One of the developments cited by Jorden is the advent of software platforms that help tour operators better market their itineraries. A technology manager said these programs allow companies to create digital brochures, moving away from their longstanding focus on physical documents. Meanwhile, travel technology company Nezasa has developed a software platform that combines the various elements of multi-day tours – including hotels and transport options – into one customizable trip.

But Jorden writes that the growing demand for post-pandemic travel presents technology-related challenges for tour operators, including hiring the staff needed to manage the systems they use. Scott Rutz, vice president of sales and marketing for software platform Travefy, said he believes tour operators have experienced a brain drain since the pandemic began.

Next, JetBlue Airways is recovering from challenges, including labor shortages that forced it to cut its schedules significantly this summer. But New York-based carrier acknowledges air traffic control staffing issues could disrupt flights this winterreports Edward Russell, editor of Airline Weekly, a brand of Skift.

JetBlue President Joanna Geraghty flagged the possibility of large-scale flight disruptions during her third-quarter earnings call on Tuesday. Geraghty described the air traffic control environment as fragile, with staff shortages having already caused thousands of flight cancellations and delays earlier this year. She added that these staffing issues have caused JetBlue to keep a large number of pilots on call in case of delays.

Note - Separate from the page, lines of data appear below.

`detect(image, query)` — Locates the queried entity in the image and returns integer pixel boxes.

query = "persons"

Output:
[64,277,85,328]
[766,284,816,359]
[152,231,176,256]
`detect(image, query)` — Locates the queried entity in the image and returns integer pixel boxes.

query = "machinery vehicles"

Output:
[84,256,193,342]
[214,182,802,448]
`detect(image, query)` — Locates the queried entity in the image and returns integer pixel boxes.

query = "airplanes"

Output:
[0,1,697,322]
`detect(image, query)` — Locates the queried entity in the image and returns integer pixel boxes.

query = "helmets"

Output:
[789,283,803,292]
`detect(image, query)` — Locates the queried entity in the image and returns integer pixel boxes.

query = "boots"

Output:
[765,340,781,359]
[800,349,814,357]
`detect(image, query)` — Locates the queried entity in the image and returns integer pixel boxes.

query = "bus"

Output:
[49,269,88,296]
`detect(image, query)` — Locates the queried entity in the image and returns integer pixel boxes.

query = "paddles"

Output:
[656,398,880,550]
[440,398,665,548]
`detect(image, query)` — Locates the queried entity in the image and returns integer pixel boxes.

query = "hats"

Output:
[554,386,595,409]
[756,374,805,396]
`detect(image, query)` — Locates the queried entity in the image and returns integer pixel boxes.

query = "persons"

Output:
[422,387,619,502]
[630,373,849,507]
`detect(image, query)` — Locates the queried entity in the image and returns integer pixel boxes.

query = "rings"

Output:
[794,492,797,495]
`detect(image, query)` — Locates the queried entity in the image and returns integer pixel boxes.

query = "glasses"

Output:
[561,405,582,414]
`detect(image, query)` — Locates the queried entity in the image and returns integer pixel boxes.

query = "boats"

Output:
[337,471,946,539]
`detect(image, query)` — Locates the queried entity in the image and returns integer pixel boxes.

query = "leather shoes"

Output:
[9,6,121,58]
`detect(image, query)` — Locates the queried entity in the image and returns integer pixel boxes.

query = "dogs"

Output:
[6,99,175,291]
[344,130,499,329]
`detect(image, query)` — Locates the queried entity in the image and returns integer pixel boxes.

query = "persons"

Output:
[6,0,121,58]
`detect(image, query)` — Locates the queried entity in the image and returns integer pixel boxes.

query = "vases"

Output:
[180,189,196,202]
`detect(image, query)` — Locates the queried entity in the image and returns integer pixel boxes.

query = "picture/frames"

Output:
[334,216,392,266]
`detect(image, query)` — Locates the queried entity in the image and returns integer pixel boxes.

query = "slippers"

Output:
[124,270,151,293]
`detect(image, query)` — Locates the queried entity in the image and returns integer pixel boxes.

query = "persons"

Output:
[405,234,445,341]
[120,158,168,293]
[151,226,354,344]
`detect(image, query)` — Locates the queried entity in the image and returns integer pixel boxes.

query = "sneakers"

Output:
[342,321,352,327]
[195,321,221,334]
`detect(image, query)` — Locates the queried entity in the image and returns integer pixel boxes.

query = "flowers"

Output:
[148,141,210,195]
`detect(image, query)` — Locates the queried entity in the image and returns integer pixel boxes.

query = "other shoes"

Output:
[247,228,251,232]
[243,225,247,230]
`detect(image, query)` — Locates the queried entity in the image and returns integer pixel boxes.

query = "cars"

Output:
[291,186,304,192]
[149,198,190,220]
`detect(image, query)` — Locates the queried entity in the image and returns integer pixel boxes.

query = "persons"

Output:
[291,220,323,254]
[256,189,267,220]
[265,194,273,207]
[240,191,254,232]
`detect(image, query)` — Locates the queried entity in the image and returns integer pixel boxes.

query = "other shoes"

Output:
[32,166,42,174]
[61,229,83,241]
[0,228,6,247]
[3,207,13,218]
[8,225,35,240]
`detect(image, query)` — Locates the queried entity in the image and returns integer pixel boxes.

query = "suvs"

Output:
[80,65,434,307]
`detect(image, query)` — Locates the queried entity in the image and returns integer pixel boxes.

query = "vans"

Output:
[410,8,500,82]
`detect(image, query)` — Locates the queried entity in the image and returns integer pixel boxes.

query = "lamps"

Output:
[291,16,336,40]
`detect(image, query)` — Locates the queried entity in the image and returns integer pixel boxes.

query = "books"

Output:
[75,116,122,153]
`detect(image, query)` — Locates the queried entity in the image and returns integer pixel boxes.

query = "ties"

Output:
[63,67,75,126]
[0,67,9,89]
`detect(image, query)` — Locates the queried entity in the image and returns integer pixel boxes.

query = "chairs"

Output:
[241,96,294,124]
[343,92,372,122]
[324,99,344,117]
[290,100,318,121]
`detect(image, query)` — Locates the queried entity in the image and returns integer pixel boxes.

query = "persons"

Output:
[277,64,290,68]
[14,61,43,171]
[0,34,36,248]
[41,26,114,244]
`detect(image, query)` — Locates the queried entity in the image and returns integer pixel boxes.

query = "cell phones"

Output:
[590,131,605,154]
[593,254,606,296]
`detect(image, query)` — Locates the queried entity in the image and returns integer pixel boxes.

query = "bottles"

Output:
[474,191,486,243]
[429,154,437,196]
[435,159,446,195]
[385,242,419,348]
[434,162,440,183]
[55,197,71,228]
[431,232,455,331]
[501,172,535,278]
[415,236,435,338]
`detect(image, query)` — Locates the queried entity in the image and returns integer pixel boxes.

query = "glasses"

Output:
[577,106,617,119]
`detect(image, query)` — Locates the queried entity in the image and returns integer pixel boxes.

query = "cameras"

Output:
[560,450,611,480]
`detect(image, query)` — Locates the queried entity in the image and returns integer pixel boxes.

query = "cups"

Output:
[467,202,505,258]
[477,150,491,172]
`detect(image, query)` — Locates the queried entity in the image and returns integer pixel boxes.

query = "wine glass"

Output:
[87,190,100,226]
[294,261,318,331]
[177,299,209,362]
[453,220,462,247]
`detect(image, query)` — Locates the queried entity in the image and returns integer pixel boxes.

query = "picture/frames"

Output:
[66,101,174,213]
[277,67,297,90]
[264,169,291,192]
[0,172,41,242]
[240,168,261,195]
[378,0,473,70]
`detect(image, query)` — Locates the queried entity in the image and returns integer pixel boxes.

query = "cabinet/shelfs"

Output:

JetBlue posted a profit of $57 million in the third quarter, its first since the start of the pandemic. The company’s revenue increased by 23% compared to the same period in 2019.

We end today in the Arctic. The remote region is seeing a surge in visitor arrivals, but Global Tourism Reporter Dawit Habtemariam writes that staff shortages and infrastructure issues prevent it from reaching its full potential.

The Arctic, which includes the northernmost parts of Finland, Norway and Sweden, is seeing tourism numbers rapidly approaching pre-pandemic levels, Habtemariam notes. Some tour operators operating trips to the region have already booked more bookings for the upcoming winter season than they did during the same period in 2019. Local tourism officials believe the Arctic has benefited of its remoteness, with travelers increasingly keen to visit rural destinations, a megatrend that Skift has explored.

However, Habtemariam writes that the region’s tourism recovery has been hampered by staff shortages. An Arctic-based tourism executive said the lack of workers is the region’s biggest challenge. Meanwhile, Jason Susinski, product manager for tour operator Kensington Tours, said the Arctic lacked enough tour guides to help travelers take part in popular activities such as dog sledding. Susinski added that the limited physical infrastructure made it difficult to access the most remote places in the region.